In exploring agricultural sustainability in developing countries, the parallel sessions III on “Agricultural Inputs and Technology” provided some insight into current research. Anja Faße from the Institute for Environmental Economics and World Trade in Hannover, Germany, analyzed private agroforestry’s consumption and pro-poor bioenergy’s effect on income using a social accounting matrix. Her results indicated that while smallholders were not quite sustainable regarding firewood extract, agroforestry had the highest multiplier on income (pro-poor). She therefore concluded that more has to be done to improve the sustainable utilization of trees. Wouter Zant from the VU University Amsterdam investigated the effect of organic input (sustainability) on agricultural productivity in Malawi. Under “certain conditions”, organic fertilizer is an adequate substitute for chemical fertilizer and can increase local maize production.

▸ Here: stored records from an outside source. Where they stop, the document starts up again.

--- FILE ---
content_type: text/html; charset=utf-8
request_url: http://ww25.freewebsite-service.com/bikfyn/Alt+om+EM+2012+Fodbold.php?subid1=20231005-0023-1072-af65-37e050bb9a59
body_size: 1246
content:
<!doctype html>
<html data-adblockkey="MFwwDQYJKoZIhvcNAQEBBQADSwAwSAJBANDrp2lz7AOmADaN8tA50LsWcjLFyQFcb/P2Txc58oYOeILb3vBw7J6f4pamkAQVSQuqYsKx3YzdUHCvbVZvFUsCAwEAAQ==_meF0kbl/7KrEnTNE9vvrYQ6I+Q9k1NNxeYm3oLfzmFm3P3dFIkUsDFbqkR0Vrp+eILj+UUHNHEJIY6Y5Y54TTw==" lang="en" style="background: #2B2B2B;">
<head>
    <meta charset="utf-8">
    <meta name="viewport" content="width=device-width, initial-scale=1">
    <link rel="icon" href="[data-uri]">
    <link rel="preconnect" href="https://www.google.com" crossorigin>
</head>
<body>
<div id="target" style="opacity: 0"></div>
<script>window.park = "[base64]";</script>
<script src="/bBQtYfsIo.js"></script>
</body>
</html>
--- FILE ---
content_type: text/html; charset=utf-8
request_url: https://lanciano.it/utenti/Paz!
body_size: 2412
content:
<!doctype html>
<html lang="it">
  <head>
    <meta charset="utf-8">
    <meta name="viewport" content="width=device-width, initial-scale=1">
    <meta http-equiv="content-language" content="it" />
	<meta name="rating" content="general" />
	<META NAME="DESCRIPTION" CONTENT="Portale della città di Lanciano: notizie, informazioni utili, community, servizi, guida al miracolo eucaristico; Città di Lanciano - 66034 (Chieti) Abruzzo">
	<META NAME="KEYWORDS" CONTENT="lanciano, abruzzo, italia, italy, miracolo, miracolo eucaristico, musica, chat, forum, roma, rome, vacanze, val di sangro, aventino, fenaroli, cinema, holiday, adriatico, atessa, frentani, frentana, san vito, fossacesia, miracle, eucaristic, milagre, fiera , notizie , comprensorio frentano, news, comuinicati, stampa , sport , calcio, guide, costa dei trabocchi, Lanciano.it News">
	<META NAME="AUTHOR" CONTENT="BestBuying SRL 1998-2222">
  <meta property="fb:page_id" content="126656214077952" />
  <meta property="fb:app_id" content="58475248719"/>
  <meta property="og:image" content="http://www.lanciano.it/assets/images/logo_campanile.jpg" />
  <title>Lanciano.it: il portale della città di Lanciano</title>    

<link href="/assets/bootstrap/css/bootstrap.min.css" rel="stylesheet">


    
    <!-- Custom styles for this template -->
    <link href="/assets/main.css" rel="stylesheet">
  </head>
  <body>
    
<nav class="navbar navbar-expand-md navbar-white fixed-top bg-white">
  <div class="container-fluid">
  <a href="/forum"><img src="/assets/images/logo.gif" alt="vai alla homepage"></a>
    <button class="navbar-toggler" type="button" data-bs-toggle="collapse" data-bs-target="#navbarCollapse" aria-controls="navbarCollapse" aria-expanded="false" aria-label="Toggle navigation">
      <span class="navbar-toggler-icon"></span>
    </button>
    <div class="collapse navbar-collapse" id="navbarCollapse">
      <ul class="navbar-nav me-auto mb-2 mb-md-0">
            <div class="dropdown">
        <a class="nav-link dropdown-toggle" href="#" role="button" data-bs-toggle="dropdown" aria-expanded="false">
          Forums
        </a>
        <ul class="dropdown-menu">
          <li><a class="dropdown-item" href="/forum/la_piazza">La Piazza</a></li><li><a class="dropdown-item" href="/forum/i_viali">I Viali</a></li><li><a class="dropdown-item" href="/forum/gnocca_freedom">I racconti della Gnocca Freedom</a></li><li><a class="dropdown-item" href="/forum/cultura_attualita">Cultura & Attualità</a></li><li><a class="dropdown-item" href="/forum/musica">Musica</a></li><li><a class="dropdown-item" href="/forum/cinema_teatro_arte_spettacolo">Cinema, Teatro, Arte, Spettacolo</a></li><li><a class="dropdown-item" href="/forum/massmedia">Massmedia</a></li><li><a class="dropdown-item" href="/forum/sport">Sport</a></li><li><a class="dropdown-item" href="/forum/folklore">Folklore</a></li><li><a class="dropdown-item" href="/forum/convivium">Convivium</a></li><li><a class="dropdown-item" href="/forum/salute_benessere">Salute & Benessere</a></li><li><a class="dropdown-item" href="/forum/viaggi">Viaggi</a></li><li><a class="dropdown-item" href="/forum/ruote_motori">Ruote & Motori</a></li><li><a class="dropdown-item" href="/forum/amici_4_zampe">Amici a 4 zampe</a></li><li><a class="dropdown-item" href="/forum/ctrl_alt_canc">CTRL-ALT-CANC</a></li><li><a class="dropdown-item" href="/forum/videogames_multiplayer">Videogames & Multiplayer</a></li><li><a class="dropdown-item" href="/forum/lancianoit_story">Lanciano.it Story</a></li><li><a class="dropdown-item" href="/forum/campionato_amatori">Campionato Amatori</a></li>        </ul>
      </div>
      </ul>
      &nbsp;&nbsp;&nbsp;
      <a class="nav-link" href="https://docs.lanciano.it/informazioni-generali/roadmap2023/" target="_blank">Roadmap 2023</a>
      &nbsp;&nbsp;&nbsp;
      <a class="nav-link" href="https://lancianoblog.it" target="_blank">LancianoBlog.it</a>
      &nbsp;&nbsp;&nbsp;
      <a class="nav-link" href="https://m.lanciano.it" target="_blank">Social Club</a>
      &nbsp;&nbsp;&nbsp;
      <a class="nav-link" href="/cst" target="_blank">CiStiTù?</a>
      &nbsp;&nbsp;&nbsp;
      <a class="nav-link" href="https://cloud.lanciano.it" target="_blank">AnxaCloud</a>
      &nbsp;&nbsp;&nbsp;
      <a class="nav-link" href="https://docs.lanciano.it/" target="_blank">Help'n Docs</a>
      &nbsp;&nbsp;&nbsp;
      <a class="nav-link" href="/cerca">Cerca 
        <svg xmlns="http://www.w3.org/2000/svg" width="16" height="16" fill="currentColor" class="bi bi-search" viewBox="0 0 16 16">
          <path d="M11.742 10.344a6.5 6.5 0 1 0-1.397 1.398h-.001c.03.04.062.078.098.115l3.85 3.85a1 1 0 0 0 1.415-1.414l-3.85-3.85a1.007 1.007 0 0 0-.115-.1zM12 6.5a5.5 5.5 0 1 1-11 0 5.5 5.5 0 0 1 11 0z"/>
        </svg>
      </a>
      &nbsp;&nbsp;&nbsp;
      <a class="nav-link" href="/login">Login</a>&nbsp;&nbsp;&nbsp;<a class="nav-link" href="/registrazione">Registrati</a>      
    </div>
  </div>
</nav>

Finally, there was great feedback on the framework of my research on creating and adjusting current practices for both formal financial institutions and smallholders to give rise to sustainability, which may lead to innovative financial products and ease the credit constraints of participating farmers. My poster presentation and research were well received by practitioners within carbon finance. The general consensus was that current low carbon prices are detrimental to agroforestry projects, and capacity building in low-income countries regarding carbon registration, monitoring, and verification is inevitable.